**Consignes**
• a. Indiquez si chacune des affirmations suivantes concorde avec le texte sur les révolutions, en répondant par oui ou non et en citant les mots décisifs du texte : (i) les dictatures enferment les peuples dans toutes leurs composantes ; (ii) les révolutions peuvent se réaliser sans la démocratie ; (iii) la démocratie doit aux minorités leur protection et leur liberté.
• b. Citez mot pour mot le passage du texte sur les révolutions qui va de « Les révolutions arabes » à « corrompus et despotes. ».
• c. D’après le texte sur les révolutions, quel autre nom certains donnent-ils aux révolutions arabes ?
::: Document
De révolution en révolution, les femmes sont tantôt voilées ou dévoilées, tantôt exhibées ou enfermées.

Il est connu et reconnu que les dictatures enferment, musèlent et violentent les peuples dans toutes leurs composantes, que ce soient les hommes, les femmes et toutes les minorités.

Les révolutions, quand elles sont censées libérer les peuples dans toutes leurs composantes, ne peuvent se réaliser qu’à travers la démocratie, une démocratie qui doit aux minorités leur protection et leur liberté (A. Camus).

Les révolutions arabes ou, comme les appellent certains, les printemps arabes, seraient l’expression de l’exigence par les peuples d’un changement de l’ordre politique, économique, culturel et moral dans des systèmes dictatoriaux, corrompus et despotes.
::::::
::: Données
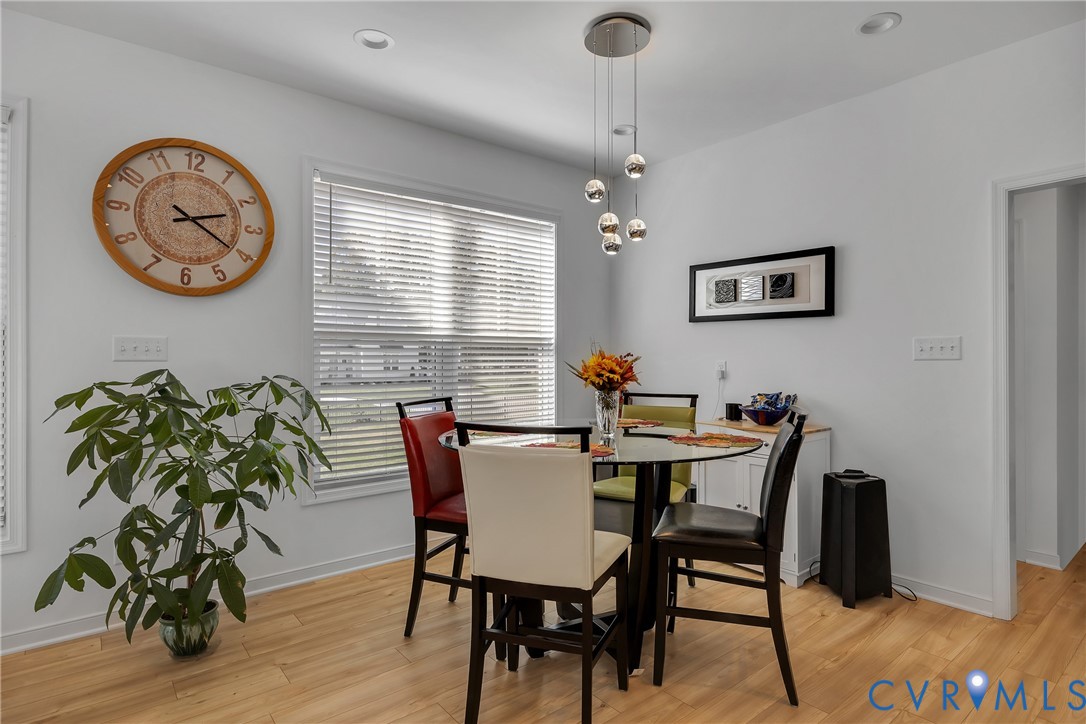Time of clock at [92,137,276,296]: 2:20
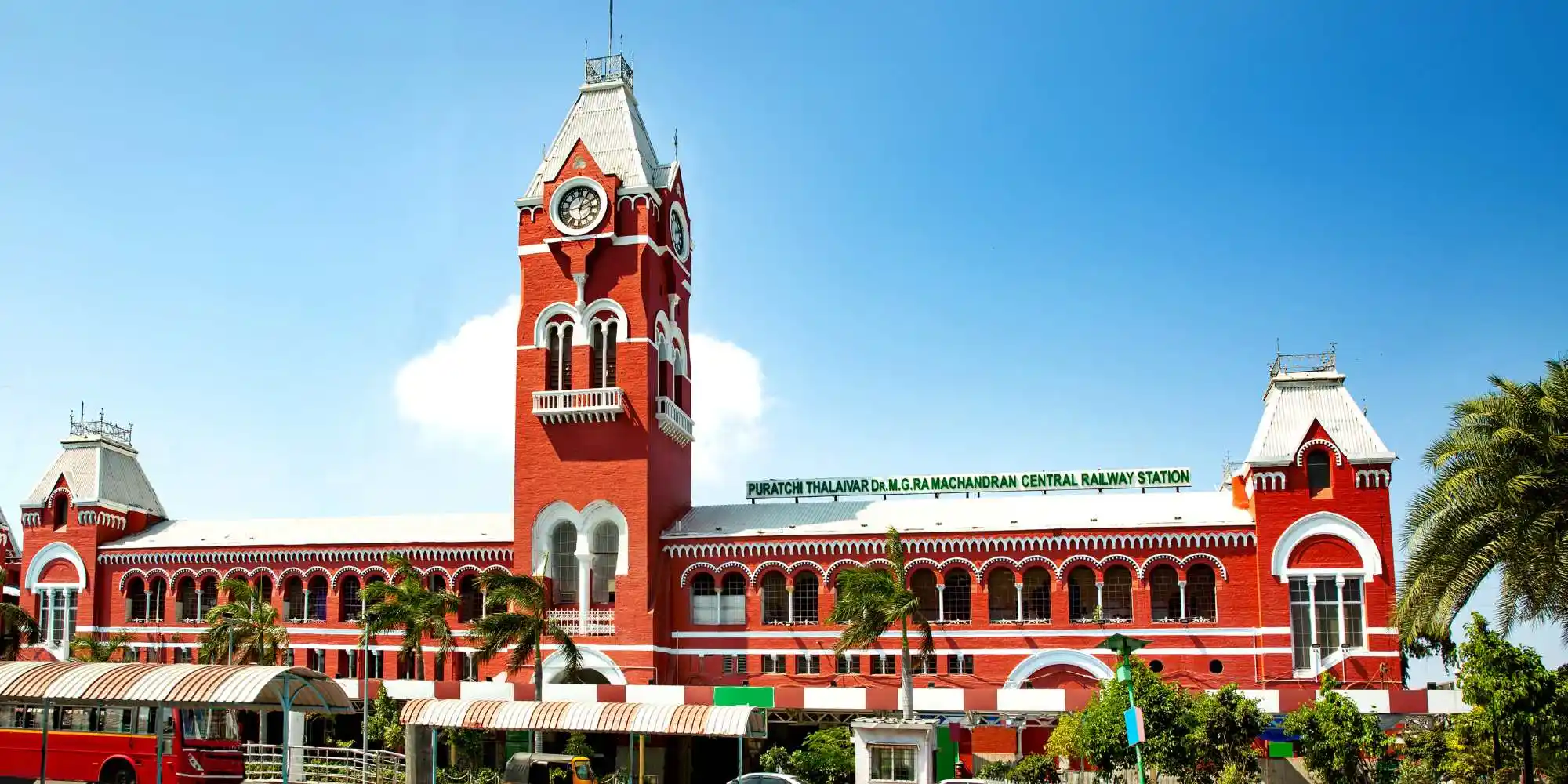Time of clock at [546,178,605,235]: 2:04
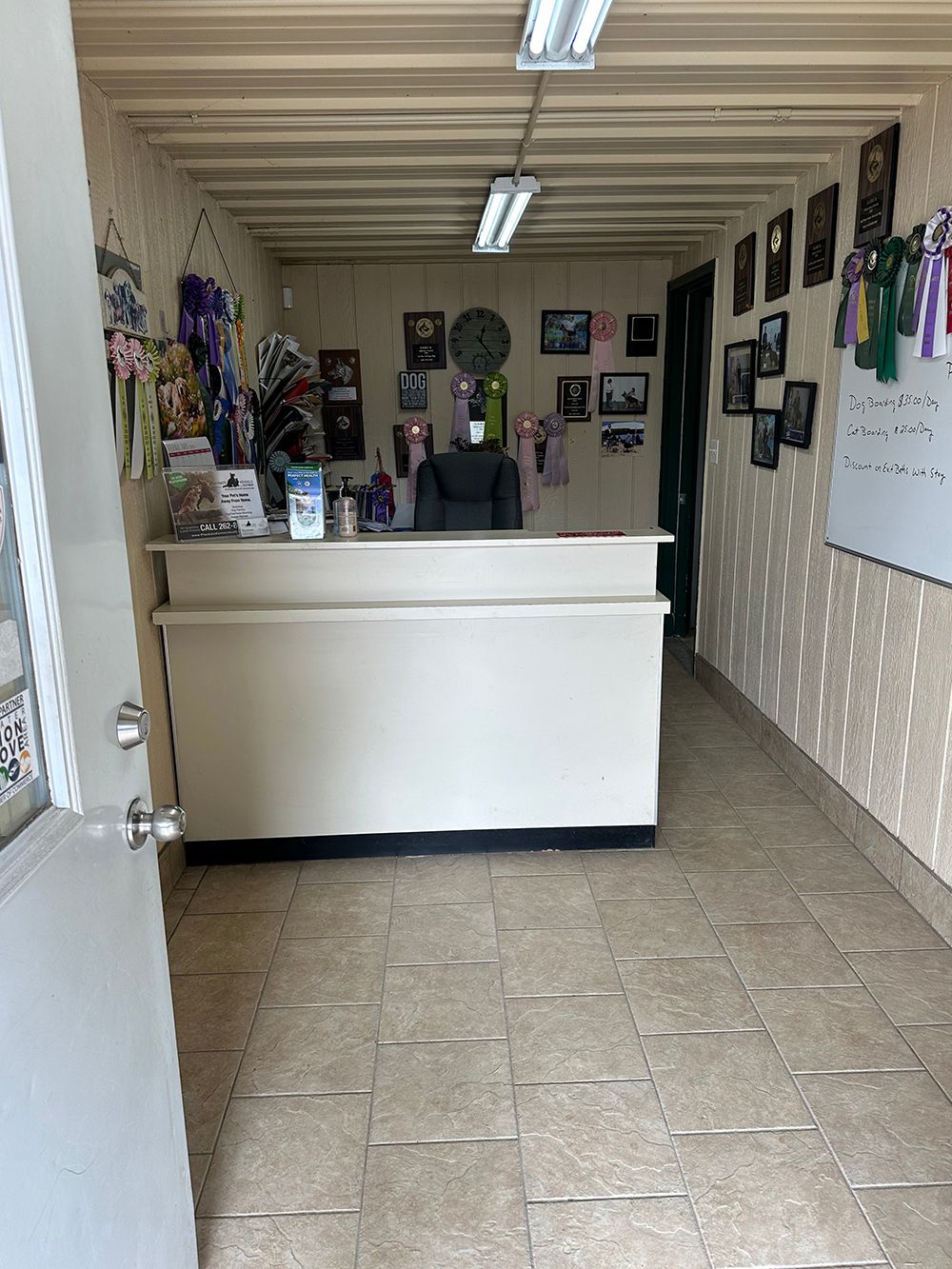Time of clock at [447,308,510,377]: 12:23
::::::
**Réponses par consigne**
• a.
(i) Oui : « les dictatures enferment, musèlent et violentent les peuples dans toutes leurs composantes ».
(ii) Non : « ne peuvent se réaliser qu’à travers la démocratie ».
(iii) Oui : « une démocratie qui doit aux minorités leur protection et leur liberté ».

• b.
Les révolutions arabes ou, comme les appellent certains, les printemps arabes, seraient l’expression de l’exigence par les peuples d’un changement de l’ordre politique, économique, culturel et moral dans des systèmes dictatoriaux, corrompus et despotes.

• c. Les printemps arabes.